Notice that we have multiple records per customer and that the [SCDStartDate] of a record is equivalent to the [SCDEndDate] of the record that preceded it (if there was one). (Note that I am on record as saying I am not a fan of this technique of storing an [SCDEndDate] but for the purposes of clarity I have included it here.)

Anyway, the idea here is that we will have some incoming data containing [CustomerName] & [EffectiveDate] and we need to use those values to lookup [Customer].[CustomerId]. The logic will be:

Lookup a [CustomerId] WHERE [CustomerName]=[CustomerName] AND [SCDStartDate] <= [EffectiveDate] AND [EffectiveDate] <= [SCDEndDate]

The conventional approach to this would be to use a full cached lookup but that isn’t an option here because we are using inequality conditions. The obvious next step then is to use a non-cached lookup which enables us to change the SQL statement to use inequality operators:

no cache lookup

Let’s take a look at the dataflow:

dataflow lookup

Notice these are all synchronous components. This approach works just fine however it does have the limitation that it has to issue a SQL statement against your lookup set for every row thus we can expect the execution time of our dataflow to increase linearly in line with the number of rows in our dataflow; that’s not good.

OK, that’s the obvious method. Let’s now look at a different way of achieving this using an asynchronous Merge Join transform coupled with a Conditional Split.
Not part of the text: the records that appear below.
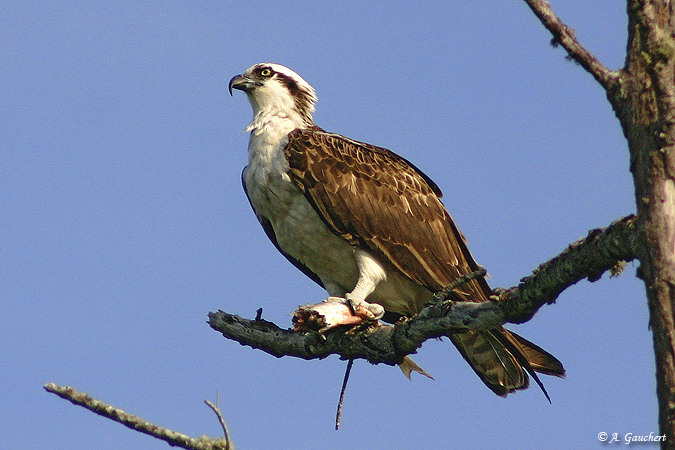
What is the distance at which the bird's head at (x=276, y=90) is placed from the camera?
30.2 ft

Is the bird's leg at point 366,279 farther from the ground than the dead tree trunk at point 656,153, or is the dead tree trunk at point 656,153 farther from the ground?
the bird's leg at point 366,279

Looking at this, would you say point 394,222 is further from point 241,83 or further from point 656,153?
point 656,153

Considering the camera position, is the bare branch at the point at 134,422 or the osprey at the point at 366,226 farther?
the osprey at the point at 366,226

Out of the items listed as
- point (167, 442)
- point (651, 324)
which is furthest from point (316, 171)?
point (651, 324)

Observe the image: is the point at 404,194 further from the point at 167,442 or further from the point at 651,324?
the point at 651,324

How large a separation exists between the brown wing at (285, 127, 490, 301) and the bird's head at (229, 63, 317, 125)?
2.04 feet

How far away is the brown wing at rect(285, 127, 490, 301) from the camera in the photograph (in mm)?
8062

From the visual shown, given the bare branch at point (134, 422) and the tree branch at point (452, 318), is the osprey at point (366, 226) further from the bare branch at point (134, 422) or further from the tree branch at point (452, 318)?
the bare branch at point (134, 422)

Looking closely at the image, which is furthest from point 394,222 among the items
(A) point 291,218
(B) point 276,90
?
(B) point 276,90

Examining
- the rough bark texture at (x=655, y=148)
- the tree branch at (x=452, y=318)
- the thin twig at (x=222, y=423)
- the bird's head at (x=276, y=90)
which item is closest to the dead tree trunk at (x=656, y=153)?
the rough bark texture at (x=655, y=148)

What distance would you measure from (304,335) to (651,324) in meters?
3.82

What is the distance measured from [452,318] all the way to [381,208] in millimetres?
2629

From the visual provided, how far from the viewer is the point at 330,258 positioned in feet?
27.3

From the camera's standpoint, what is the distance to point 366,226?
8117 mm
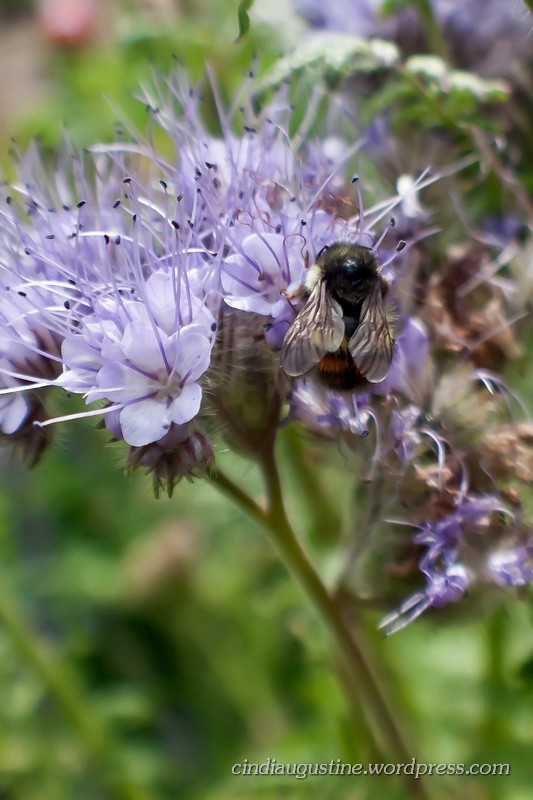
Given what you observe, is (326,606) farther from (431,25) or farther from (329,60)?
(431,25)

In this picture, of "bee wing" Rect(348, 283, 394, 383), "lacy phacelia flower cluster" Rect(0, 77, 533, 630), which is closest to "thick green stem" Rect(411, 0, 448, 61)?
"lacy phacelia flower cluster" Rect(0, 77, 533, 630)

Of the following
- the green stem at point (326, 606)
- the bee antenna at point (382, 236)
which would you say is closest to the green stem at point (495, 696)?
the green stem at point (326, 606)

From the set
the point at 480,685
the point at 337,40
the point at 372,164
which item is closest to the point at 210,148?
the point at 337,40

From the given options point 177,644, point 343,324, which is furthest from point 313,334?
point 177,644

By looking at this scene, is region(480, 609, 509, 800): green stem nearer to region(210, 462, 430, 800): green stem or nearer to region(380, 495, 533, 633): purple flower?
region(210, 462, 430, 800): green stem

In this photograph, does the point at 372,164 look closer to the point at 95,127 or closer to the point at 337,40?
the point at 337,40

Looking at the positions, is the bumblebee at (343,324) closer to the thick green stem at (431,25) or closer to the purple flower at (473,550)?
the purple flower at (473,550)
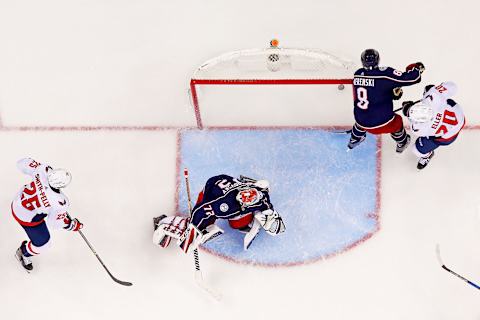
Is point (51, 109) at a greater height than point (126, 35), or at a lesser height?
lesser

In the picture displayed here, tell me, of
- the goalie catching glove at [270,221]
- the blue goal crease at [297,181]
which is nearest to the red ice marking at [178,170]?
the blue goal crease at [297,181]

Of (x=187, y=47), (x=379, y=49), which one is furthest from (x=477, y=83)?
(x=187, y=47)

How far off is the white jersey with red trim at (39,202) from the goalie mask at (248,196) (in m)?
1.32

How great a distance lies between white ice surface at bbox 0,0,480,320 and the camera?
5.36 m

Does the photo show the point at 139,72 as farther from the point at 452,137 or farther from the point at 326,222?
the point at 452,137

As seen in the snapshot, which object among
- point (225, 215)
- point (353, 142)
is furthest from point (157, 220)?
point (353, 142)

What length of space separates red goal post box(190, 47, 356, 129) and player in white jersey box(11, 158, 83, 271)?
130cm

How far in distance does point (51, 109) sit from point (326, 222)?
2.68 metres

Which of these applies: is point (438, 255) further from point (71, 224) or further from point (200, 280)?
point (71, 224)

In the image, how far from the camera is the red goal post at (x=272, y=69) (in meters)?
5.03

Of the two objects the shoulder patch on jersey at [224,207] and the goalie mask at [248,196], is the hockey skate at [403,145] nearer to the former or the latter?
the goalie mask at [248,196]

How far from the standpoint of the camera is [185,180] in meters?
5.57

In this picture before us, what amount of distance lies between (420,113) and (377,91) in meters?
0.38

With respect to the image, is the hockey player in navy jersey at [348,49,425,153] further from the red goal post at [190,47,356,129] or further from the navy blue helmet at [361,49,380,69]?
the red goal post at [190,47,356,129]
I’ve shown it post-execution so that I can include the row counts which help to illustrate what is going on here:

dataflow merge join

Notice that there are more rows output from our Merge Join component than on the input. That is because we are joining on [CustomerName] and, as we know, we have multiple records per [CustomerName] in our lookup set. Notice also that there are two asynchronous components in here (the Sort and the Merge Join).

I have embedded a video below that compares the execution times for each of these two methods. The video is just over 8minutes long.

View on Vimeo 

For those that can’t be bothered watching the video I’ll tell you the results here. The dataflow that used the Lookup transform took 36 seconds whereas the dataflow that used the Merge Join took less than two seconds. An illustration in case it is needed:

image

Pretty conclusive proof that in some scenarios it may be quicker to use an asynchronous component than a synchronous one. Your mileage may of course vary.

The scenario outlined here is analogous to performance tuning procedural SQL that uses cursors. It is common to eliminate cursors by converting them to set-based operations and that is effectively what we have done here. Our non-cached lookup is performing a discrete operation for every single row of data, exactly like a cursor does. By eliminating this cursor-in-disguise we have dramatically sped up our dataflow.

I hope all of that proves useful. You can download the package that I demonstrated in the video from my SkyDrive at http://cid-550f681dad532637.skydrive.live.com/self.aspx/Public/BlogShare/20100514/20100514%20Lookups%20and%20Merge%20Joins.zip

Comments are welcome as always.

@Jamiet

Published Friday, May 14, 2010 11:13 PM by jamiet

Comment Notification

If you would like to receive an email when updates are made to this post, please register here

Subscribe to this post's comments using RSS

Comments

 

Matt Masson said:

You do need to be careful about relative dataset sizes when considering using this approach. If you have a very large reference table (your OLE_SRC), and not many change rows (SCR_SRC), you'll end up spending a lot of time waiting for the OLE_SRC to finish reading, even though there are no more matches coming in from SCR_SRC.

May 14, 2010 6:51 PM
 

jamiet said:

Matt,

Yes indeed. Others' mileage may vary; as always you must test and measure to see what works best for you.

-Jamie

May 15, 2010 3:16 AM
 

Marco Russo (SQLBI) said:

Matt, I agree with you but Jamie is right - each data warehouse (and each dimension) has specific characteristics that doesn't change so much over time - thus, I think that there are many scenarios where Jamie's approach does worth the effort (and the risk, which is calculated if you know what if you're doing!)

Great idea, Jamie!

Marco

May 15, 2010 12:22 PM
 

AlbertoFerrari said:

Jamie,

The major drawback of this approach is, IMHO, the fact that the inputs of the merge need to be sorted. If one of the input is the fact table and you have, for example, three SCD lookups, then you will end un paying three in-memory blocking sorts of the fact table, something that is seldom acceptable.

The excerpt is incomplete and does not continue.